THE PROBLEM - Resume the post on Goldcorp's bid to drop the letters of credit for its Wharf mine, starting right after its final sentence.

READING PASSAGE -

Last updated on 2013.08.25

Did you hear the one about the Canadian mining company trying to exploit the people of South Dakota? Wharf Mining is busy vaporizing mountains in the Black Hills. For that privilege, the state requires Wharf to put up irrevocable letters of credit worth $67.6 million. Apparently maintaining those letters costs Wharf and parent company Goldcorp, the largest gold miner in the world, $400K a year. Wharf and Goldcorp want to cut that cost in half by getting rid of those letters of credit.

To assure us that we won't be stuck with the clean-up costs of a cyanide leak or reclamation after they get tired of digging, Goldcorp would rather just tell us what they are currently worth:

Wharf Resources wants to use its parent company’s net worth as financial assurance against cyanide pollution and post-closure problems at its Black Hills gold mine, company officials told the state Board of Minerals and Environment on Thursday.

...Mike McClelland, from Goldcorp’s corporate center in Toronto, spoke to the board, as did Wharf’s local legal counsel, attorney Max Main. “It will result in significant savings,” Main said.

...Goldcorp is capitalized at $23 billion on the New York Stock Exchange and is the largest gold mining company in the world, according to McClelland.

He said he understands there would be greater risk for state government if there is a switch from letters of credit. He said the company takes a deduction from severance tax for the letter of credit expenses and if the switch is made would pay about $20,000 more annually to the state treasury in additional tax.

...McClelland said Wharf is a small mine within Goldcorp’s international operations. He said the $200,000 of savings is “small potatoes” within a $23 billion company but he needs to look at everything to improve the company’s financial efficiency.

“If it’s something you’re willing to consider we’ll start putting a pencil to paper,” McClelland said [Bob Mercer, "Goldcorp Seeks Break on Financial Assurances at Wharf," Pierre Capital Journal, 2013.08.16].

I can tell Goldcorp where to put that pencil. When it comes to protecting the Black Hills, we must not settle for the figment of a creative accountant's imagination. We need an ironclad guarantee of cash in the bank to fulfill a mining company's obligations. We did Brohm Mining a favor by falling for the net worth trick, and when Brohm went bankrupt, taxpayers got stuck with the costs.

Goldcorp's pitch about $20K more per year in taxes is laughably insulting: it would take 2,650 years for that amount to add up to the $53-million cost of cleaning up Brohm's mess.

Members of the Board of Minerals and Environment who were around for the Brohm debacle were duly skeptical. BME member and Madison neighbor Linda Hilde, bless her heart, shares my opinion on the proper direction of Goldcorp's pencil:

Another board member, Linda Hilde of Madison, said it wasn’t the board’s priority to help the company look for financial savings.

(Stored records)
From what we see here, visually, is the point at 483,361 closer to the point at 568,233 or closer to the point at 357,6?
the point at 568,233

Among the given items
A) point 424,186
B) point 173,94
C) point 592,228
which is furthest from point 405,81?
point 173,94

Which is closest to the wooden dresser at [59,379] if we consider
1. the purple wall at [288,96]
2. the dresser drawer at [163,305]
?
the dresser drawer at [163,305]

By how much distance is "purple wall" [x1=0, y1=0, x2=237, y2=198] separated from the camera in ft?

WRITTEN ANSWER -
“I can appreciate your stance, but our job is to protect the people of South Dakota, and we have to put that first,” Hilde said. “Always at the top of things is, Are we doing what’s best for the people of South Dakota?” [Mercer, 2013.08.16]

Alas, the BME also includes some stupid corporate shills:

The newest board member, Bob Morris of Belle Fourche, said Wharf is asking whether the board will consider the concept. Morris said the board should see three proposals from Wharf that show how the concept should work. “Then we review that and we can take into consideration the three proposals,” Morris said.

Another newer board member, Doyle Karpen of Jefferson, didn’t reject the concept either. “It’s no until the answer is yes,” Karpen said. “Not say absolutely no, but the door’s still open, is what I’m seeing” [Mercer, 2013.08.16].

Karpen! Did your appointment by the Governor knock all good sense out of your head? You don't have to listen to the merits of a really bad plan. You can save Goldcorp time and money and save South Dakota a B.S.-induced headache by telling Goldcorp they don't get out of putting real money on the table to clean up their messes.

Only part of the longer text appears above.